» Extrahierter Text:
----------------

Level-Editoren sind Konstruktionen, die das Konstruieren eigener Konstruktionen ermöglichen.
Die Idee für diesen Einleitungssatz übermannte mich kurze Zeit nach dem Start von »Puzzle Box Maker«. Was zunächst wie eine gute Idee klang, stellte sich letztendlich als Griff ins Klo hinaus. Nicht jede Idee ist gut. Nicht jede Idee funktioniert. Das ist schade, aber gleichzeitig eine wichtige Einsicht. Blöd nur, dass die Entwickler*innen von »Puzzle Box Maker« diese Einsicht übersehen haben.
Das klingt jetzt erst einmal total hart und negativ. Dabei ist es eher bedauerlich. »Puzzle Box Maker« liegt eine gute Idee zugrunde, die leider schlecht umgesetzt beziehungsweise genutzt wurde und schon nach wenigen Runden so ausgelutscht daher kommt, dass sie nicht einmal der Typ mitnehmen will, der bei uns in der Nachbarschaft Kinder anspricht und fragt, ob er ihre abgelutschten Lollistängel haben darf.
Pixel-Art! Toll, oder? Lenkt total schnell von fragwürdigen Menschen ab. »Puzzle Box Maker« hat dieses wundervolle Medium für sich entdeckt und gibt uns die Freiheit, Pixel-Grafiken zu erstellen. Gleich drei Leinwände stehen zur Auswahl, auf denen wir unsere Pixelpinsel kreisen lassen können. Ich bin immer noch ganz hin und weg. Endlich kann ich zeichnen, wie Bruce Wayne zu Batman wurde! Ach nein, das war etwas Anderes, mindestens genauso Durchgekautes. So durchgekaut, dass nicht einmal der Typ… ach nein… ich will nicht zu viele Details über meine Nachbarschaft veröffentlichen. Am Ende kommt mich noch jemand besuchen. Von denen. Oder Euch. Beides schlimm.
Endlich kann ich verpixelte Bilder zeichnen! Sprites anderer Videospiele klauen! Abpausen! Juhu! Der von mir geklauten Ideen anderer sind keine Grenzen gesetzt. Bis auf die Grenzen der angesprochenen Leinwände natürlich: 124×9? 26×15? 54×32? Was zunächst klingt wie die Aufgaben der Sphinx, nachdem sie die Nacht mit »Dr. Kawashimas Gehirnjogging« durchgemacht hat, ist der vom Spiel vorgegebene Rahmen meiner Kreativität. Mehr Pixel sind leider nicht möglich. Der Rahmen ist gesetzt. Es darf gezeichnet werden.

----------------

» Angezeigte Daten:
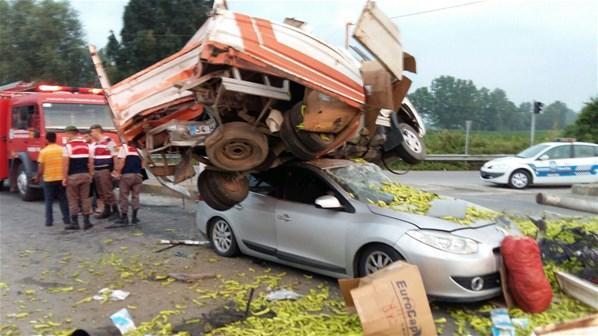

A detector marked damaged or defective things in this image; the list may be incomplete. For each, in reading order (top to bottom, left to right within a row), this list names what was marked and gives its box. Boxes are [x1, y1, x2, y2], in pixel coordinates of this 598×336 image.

----------------

» Zu erledigende Aufgaben:
a: Wie viele Leinwände stehen laut dem Text über »Puzzle Box Maker« zur Auswahl?
b: Entnimm dem Text über »Puzzle Box Maker« wortgetreu den Abschnitt, der mit den Worten beginnt, die „Pixel-Art! Toll, oder?“ enthalten, und mit „Euch. Beides schlimm.“ schließt.

» Antworten im Einzelnen:
a: Drei Leinwände stehen zur Auswahl.

b:
Pixel-Art! Toll, oder? Lenkt total schnell von fragwürdigen Menschen ab. »Puzzle Box Maker« hat dieses wundervolle Medium für sich entdeckt und gibt uns die Freiheit, Pixel-Grafiken zu erstellen. Gleich drei Leinwände stehen zur Auswahl, auf denen wir unsere Pixelpinsel kreisen lassen können. Ich bin immer noch ganz hin und weg. Endlich kann ich zeichnen, wie Bruce Wayne zu Batman wurde! Ach nein, das war etwas Anderes, mindestens genauso Durchgekautes. So durchgekaut, dass nicht einmal der Typ… ach nein… ich will nicht zu viele Details über meine Nachbarschaft veröffentlichen. Am Ende kommt mich noch jemand besuchen. Von denen. Oder Euch. Beides schlimm.